#### What to produce
Rewrite in full everything from the line containing "Which of [259,485], [1094,419]" down to the end of the data below, both ends included, and add -72 to every coordinate and measurement in the answers.
----- Recorded data -----
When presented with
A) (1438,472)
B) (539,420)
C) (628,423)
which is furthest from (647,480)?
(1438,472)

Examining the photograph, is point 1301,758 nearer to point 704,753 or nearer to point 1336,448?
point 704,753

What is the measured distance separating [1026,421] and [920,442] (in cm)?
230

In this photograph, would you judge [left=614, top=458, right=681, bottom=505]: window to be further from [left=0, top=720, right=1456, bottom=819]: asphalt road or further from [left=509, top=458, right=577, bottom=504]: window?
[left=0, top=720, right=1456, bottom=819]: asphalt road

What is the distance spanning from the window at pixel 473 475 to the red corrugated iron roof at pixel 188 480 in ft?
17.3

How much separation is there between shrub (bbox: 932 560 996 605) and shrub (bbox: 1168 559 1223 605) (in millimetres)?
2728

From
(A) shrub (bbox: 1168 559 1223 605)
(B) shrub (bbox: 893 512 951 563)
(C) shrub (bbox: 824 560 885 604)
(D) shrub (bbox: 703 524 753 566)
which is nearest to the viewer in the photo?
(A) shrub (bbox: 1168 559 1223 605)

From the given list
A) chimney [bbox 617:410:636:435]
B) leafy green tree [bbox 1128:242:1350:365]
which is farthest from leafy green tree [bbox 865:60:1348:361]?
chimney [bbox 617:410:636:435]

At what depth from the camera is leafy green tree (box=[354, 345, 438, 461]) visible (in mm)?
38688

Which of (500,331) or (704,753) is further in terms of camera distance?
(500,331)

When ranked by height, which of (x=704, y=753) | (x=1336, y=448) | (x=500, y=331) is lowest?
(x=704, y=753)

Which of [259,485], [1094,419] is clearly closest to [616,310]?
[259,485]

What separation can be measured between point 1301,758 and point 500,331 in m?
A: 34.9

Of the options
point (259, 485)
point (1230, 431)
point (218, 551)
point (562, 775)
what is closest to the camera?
-----
#### Task response
Which of [259,485], [1094,419] is clearly closest to [616,310]?
[187,413]

What separation can be measured between point 1301,758 and point 500,331 in m?
A: -37.1

Of the options
point (259, 485)
point (1230, 431)
point (218, 551)
point (562, 775)
what is closest to the camera?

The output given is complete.